*Work instructions:*
Write the following entries out again exactly, skipping each image.

══════════════════════════════

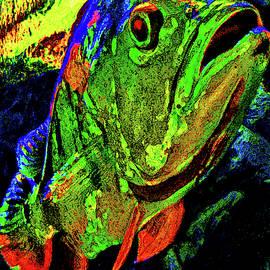 Big Fish. by Andy Za
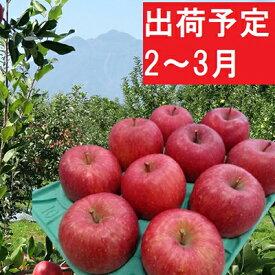 【ふるさと納税】2〜3月 贈答用 EMサンふじ約3kg 糖度13度以上【弘前市産・青森りんご】 【果物類・林檎・りんご・リンゴ】 お届け:2021年2月1日〜2021年3月31日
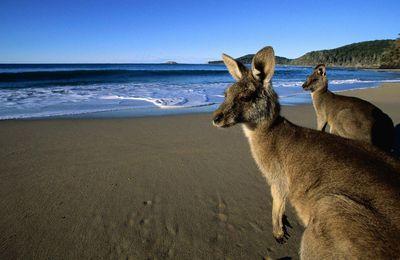 Animaux - Kangourous - Plage - Australie - Photographie - Wallpaper - Free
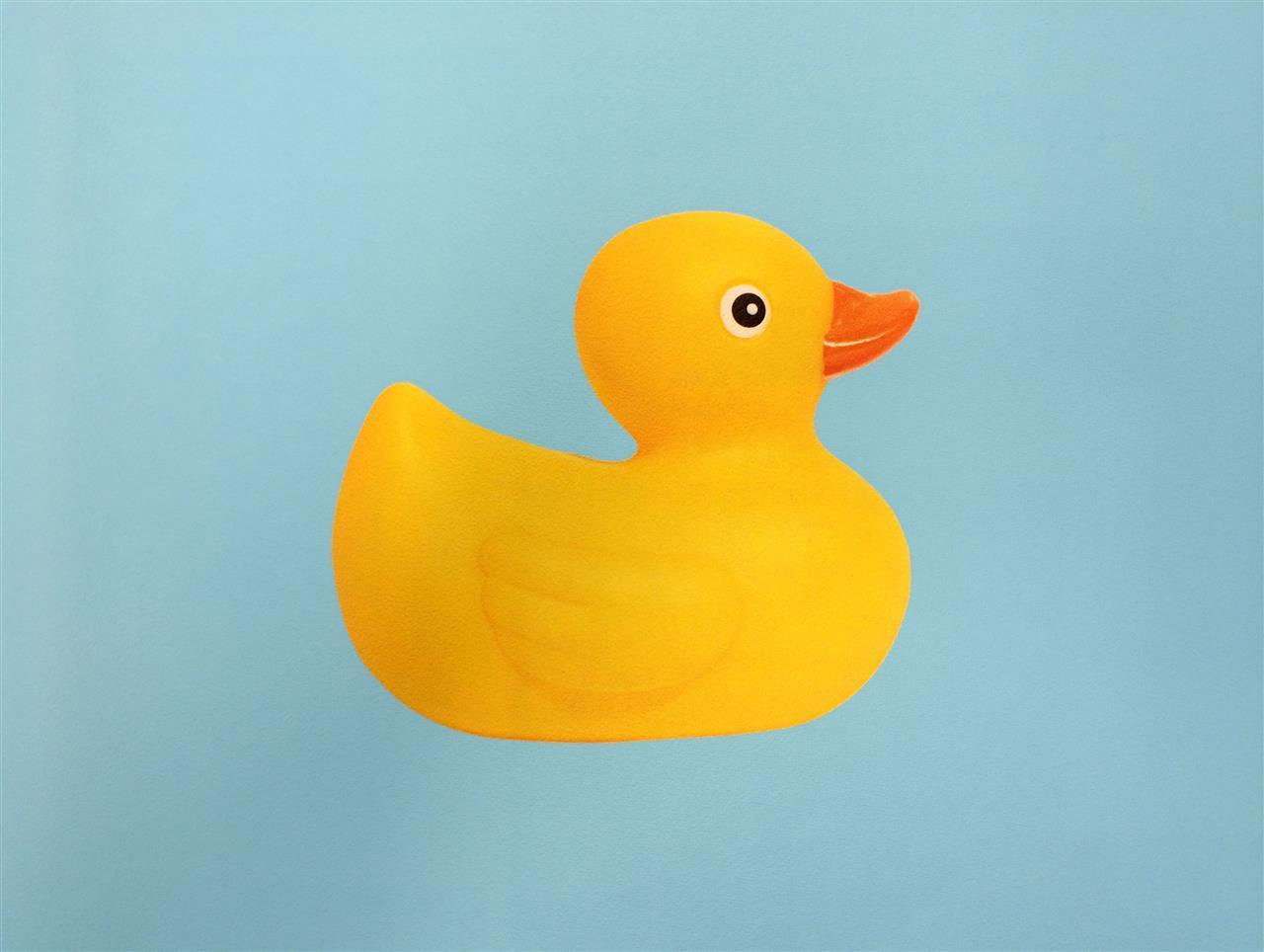 Fototap.Happy Duck 325x260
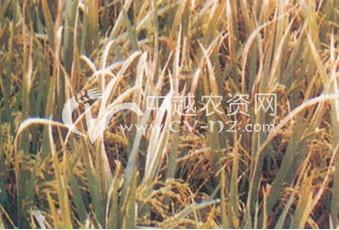 稻白叶枯病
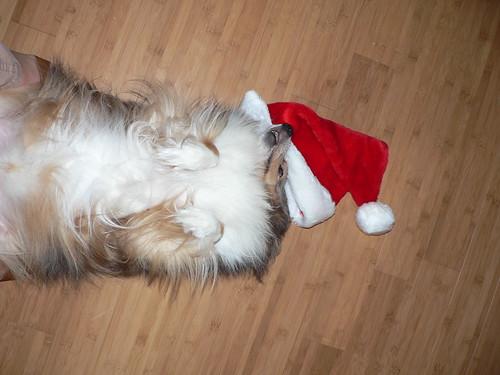 Dead Christmas Dog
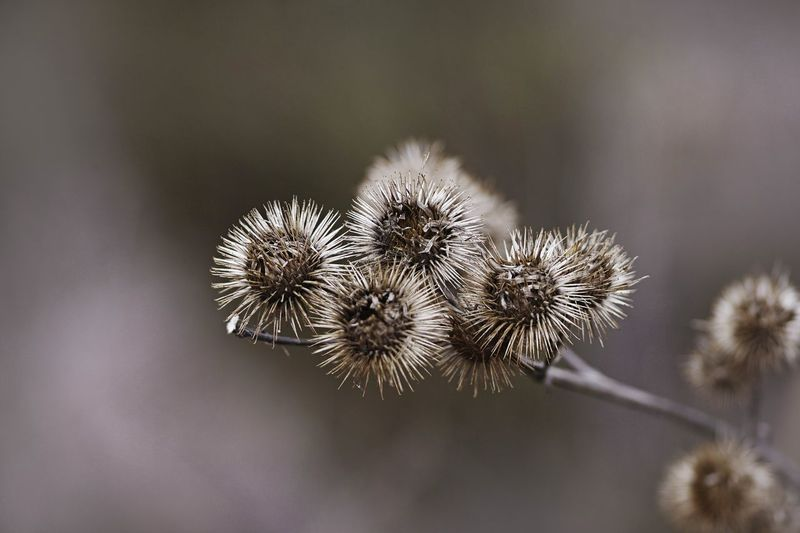 Plant Flower Beauty In Nature Fragility Freshness No People Close-up Focus On Foreground Nature Vulnerability  Flowering Plant Growth Tranquility Outdoors Day Selective Focus Seed White Color Flower Head Botany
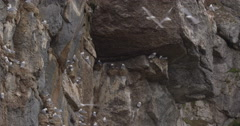 Kittiwakes Fly Around Ledge Nests Stock Footage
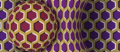 Rotating Snake Illusion (Alice Proverbio, université Bicocca de Milan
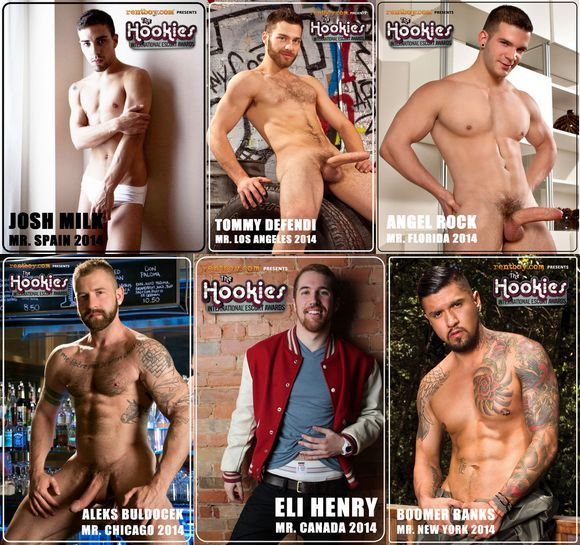 The Hookies 2014 Gay Porn Star Finalist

══════════════════════════════

*Result below:*
 Big Fish. by Andy Za
 【ふるさと納税】2〜3月 贈答用 EMサンふじ約3kg 糖度13度以上【弘前市産・青森りんご】 【果物類・林檎・りんご・リンゴ】 お届け:2021年2月1日〜2021年3月31日
 Animaux - Kangourous - Plage - Australie - Photographie - Wallpaper - Free
 Fototap.Happy Duck 325x260
 稻白叶枯病
 Dead Christmas Dog
 Plant Flower Beauty In Nature Fragility Freshness No People Close-up Focus On Foreground Nature Vulnerability  Flowering Plant Growth Tranquility Outdoors Day Selective Focus Seed White Color Flower Head Botany
 Kittiwakes Fly Around Ledge Nests Stock Footage
 Rotating Snake Illusion (Alice Proverbio, université Bicocca de Milan
 The Hookies 2014 Gay Porn Star Finalist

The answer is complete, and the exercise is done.